---------- Provided text

Understandably, readers of
Rebecca
might fear that
Rule Britannia
will not transport them back to Manderley. Despite its dream opening, dangerous cliffs, dead bodies, and the slanting of the story through a young woman’s eyes—all elements in common with
Rebecca
—Daphne du Maurier’s last novel is indeed very different from the book that made her world-famous. Her biographer, Margaret Forster, shows from her letters that she deliberately tried to write a lighter work than usual, one which “takes the mickey out of everything.” However, the novel she produced has more bite than she realized—she was closer to the mark when she called it “mocking”—its tone shifting from the funny and farcial to the bleak and bizarre. Her publishers were worried by the implausible plot, and many of her faithful readers were bemused. Yet what holds
Rule Britannia
together is its very absurdity, the bold concept of an eighty-year-old actress in league with the locals, which combines in one last gloriously defiant statement both the theatrical environment of the writer’s London childhood and the grand passion of her adult life, Cornwall.
In the zany Cornish world of
Rule Britannia,
Peter Pan meets the marines. Mad’s cool and sensible granddaughter plays Wendy to Mad’s Peter Pan, the lovable and exasperating fantasist who refuses to grow up. The killing of an American by an arrow loosed by one of Mad’s adopted children (the act that winds up the tension to propel the plot) is a black parody of the Lost Boys winging Wendy as she approaches Neverland. But the reality of the marine’s murder marks Neverland’s shocking end—this is Death in Arcadia. It works, in this oddly truth-telling book, as a reminder that Cornwall in the 1970s has to face its own realities, and that even a secluded writer must face them too.

--------------------
---------- Information supplied

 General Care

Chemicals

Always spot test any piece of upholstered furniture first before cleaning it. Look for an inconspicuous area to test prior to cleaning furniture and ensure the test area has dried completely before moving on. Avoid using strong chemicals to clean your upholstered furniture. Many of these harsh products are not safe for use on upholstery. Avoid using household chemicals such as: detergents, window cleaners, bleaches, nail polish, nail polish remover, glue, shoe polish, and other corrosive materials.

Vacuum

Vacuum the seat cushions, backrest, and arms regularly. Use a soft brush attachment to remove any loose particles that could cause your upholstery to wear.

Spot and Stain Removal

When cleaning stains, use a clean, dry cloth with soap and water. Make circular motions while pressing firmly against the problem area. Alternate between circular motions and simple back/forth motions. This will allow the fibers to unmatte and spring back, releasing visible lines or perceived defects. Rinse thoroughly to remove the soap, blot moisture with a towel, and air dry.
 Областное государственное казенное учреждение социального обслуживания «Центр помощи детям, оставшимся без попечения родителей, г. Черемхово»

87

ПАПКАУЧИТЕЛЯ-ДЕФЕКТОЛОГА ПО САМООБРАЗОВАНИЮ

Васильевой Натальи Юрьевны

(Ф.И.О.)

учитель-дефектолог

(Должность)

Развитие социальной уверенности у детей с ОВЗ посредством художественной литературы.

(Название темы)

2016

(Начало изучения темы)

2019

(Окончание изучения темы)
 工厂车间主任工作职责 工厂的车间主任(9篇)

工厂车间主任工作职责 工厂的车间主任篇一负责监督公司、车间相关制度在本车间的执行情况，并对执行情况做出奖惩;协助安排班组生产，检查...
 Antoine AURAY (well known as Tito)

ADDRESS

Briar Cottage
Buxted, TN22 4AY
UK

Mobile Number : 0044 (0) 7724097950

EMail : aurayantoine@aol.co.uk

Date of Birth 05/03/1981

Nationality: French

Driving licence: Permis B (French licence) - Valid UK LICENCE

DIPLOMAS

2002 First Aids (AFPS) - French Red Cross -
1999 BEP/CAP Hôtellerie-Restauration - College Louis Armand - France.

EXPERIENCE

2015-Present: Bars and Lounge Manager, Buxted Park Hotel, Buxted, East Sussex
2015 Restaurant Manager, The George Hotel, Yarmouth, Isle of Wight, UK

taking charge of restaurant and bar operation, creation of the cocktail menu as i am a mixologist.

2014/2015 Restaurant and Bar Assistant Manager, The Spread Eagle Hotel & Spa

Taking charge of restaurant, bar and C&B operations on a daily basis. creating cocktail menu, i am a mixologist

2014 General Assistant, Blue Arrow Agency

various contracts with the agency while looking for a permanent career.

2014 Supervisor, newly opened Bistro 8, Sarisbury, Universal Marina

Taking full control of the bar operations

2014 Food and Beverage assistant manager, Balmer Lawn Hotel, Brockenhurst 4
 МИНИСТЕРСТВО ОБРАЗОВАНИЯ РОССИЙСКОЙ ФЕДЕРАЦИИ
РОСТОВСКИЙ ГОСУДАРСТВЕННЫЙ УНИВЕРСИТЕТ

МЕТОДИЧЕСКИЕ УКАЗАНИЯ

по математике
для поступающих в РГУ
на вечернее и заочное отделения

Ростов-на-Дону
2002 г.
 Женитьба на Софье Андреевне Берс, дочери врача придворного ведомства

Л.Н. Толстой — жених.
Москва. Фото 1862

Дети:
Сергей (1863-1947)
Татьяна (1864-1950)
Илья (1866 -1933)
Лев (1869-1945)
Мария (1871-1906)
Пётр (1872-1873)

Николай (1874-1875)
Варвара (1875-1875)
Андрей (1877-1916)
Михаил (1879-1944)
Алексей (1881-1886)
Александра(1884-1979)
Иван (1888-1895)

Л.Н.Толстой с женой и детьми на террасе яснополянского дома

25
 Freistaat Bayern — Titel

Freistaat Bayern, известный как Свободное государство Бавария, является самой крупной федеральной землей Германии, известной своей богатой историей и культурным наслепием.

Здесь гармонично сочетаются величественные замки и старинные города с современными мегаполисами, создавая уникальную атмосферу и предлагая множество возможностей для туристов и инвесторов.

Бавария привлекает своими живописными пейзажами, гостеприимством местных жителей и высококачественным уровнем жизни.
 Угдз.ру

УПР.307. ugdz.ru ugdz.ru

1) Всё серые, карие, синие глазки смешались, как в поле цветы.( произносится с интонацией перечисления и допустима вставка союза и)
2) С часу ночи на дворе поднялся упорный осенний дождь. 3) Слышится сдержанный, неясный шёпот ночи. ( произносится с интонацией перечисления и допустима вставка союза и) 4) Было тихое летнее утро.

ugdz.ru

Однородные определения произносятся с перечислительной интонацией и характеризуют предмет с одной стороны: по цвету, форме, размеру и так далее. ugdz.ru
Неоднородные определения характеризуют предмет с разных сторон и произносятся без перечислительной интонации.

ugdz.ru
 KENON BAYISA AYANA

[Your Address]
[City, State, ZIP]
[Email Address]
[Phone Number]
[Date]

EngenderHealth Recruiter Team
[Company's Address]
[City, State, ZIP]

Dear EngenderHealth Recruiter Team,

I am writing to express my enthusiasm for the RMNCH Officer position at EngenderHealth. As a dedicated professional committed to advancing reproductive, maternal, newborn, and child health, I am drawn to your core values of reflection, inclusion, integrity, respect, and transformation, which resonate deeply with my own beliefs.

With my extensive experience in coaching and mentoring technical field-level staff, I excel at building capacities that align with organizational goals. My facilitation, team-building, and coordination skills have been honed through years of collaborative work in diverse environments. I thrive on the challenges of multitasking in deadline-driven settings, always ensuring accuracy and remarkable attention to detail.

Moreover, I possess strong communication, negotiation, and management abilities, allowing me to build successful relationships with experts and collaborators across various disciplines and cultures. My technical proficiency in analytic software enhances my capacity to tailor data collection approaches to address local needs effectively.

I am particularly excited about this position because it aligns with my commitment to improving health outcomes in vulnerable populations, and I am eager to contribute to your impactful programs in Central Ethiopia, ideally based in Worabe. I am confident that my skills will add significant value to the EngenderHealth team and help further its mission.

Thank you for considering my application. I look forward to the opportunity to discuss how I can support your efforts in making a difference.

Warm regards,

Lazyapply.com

--------------------

■ **Apply what you read**:
a. Answer these questions from the essay on Rule Britannia, one line each:
(i) Who is named as Daphne du Maurier's biographer?
(ii) How old is the actress in the novel's central concept?
(iii) In which decade does the essay say Cornwall has to face its own realities?
b. Condense the paragraph of the essay on Rule Britannia that opens "In the zany Cornish world" into a shorter version that keeps its main facts.
c. Decide whether each statement below agrees with the essay on Rule Britannia. Answer yes or no, and quote the deciding words:
(i) Du Maurier's publishers were worried by the novel's implausible plot.
(ii) Rule Britannia was du Maurier's first novel.
(iii) The American in the novel is killed by gunfire.

■ **Results of the tasks**:
a.
(i) Margaret Forster
(ii) Eighty
(iii) The 1970s

b. Rule Britannia's Cornwall blends Peter Pan with the marines. Mad plays a Peter Pan figure who refuses to grow up, and her sensible granddaughter plays Wendy. One of Mad's adopted children kills an American with an arrow, which drives the plot. This is a dark parody of the Lost Boys shooting Wendy, but the real murder ends this Neverland. It reminds readers that 1970s Cornwall, and even a secluded writer, must face reality.

c.
(i) Yes: "Her publishers were worried by the implausible plot"
(ii) No: "Daphne du Maurier’s last novel"
(iii) No: "The killing of an American by an arrow loosed by one of Mad’s adopted children"